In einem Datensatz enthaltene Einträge
:::

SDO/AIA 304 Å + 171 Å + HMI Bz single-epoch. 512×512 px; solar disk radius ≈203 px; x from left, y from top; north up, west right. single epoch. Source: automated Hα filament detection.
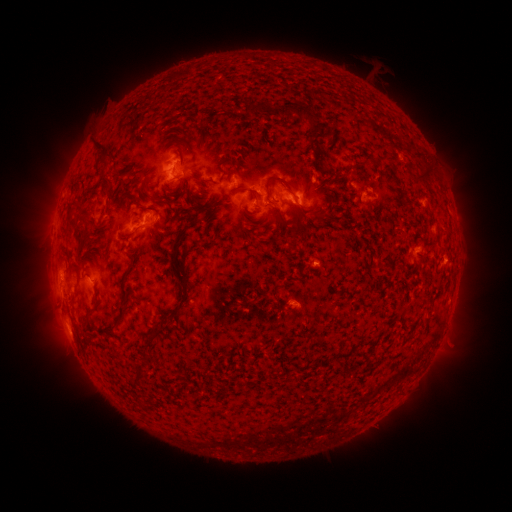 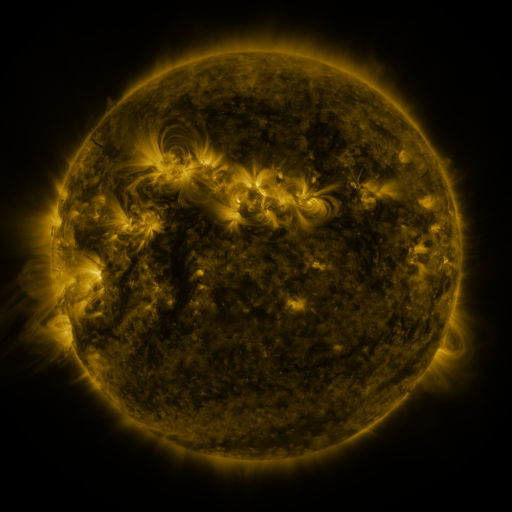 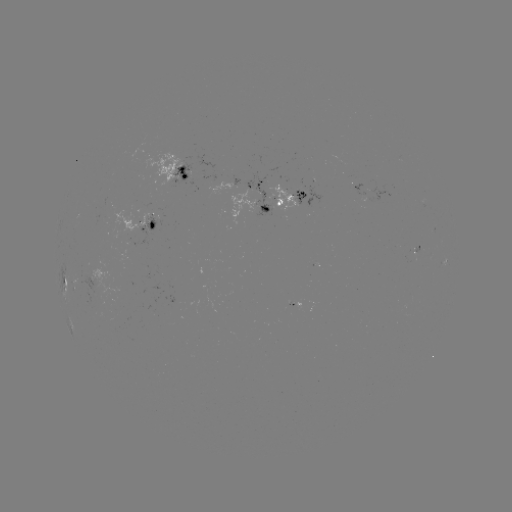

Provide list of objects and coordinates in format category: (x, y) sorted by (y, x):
filament: (288, 108)
filament: (102, 152)
filament: (370, 158)
filament: (425, 163)
filament: (185, 185)
filament: (106, 186)
filament: (252, 195)
filament: (148, 198)
filament: (271, 204)
filament: (315, 215)
filament: (291, 234)
filament: (130, 236)
filament: (175, 244)
filament: (124, 294)
filament: (121, 316)
filament: (152, 341)
filament: (147, 360)
filament: (306, 361)
filament: (138, 380)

:::

_Aufgabenstellung_
Wähle aus den obigen Einträgen jede Zeile aus, die das Wort „north“ enthält. Dabei zählt die Groß- und Kleinschreibung.

_Lösung der Aufgabe_
SDO/AIA 304 Å + 171 Å + HMI Bz single-epoch. 512×512 px; solar disk radius ≈203 px; x from left, y from top; north up, west right. single epoch. Source: automated Hα filament detection.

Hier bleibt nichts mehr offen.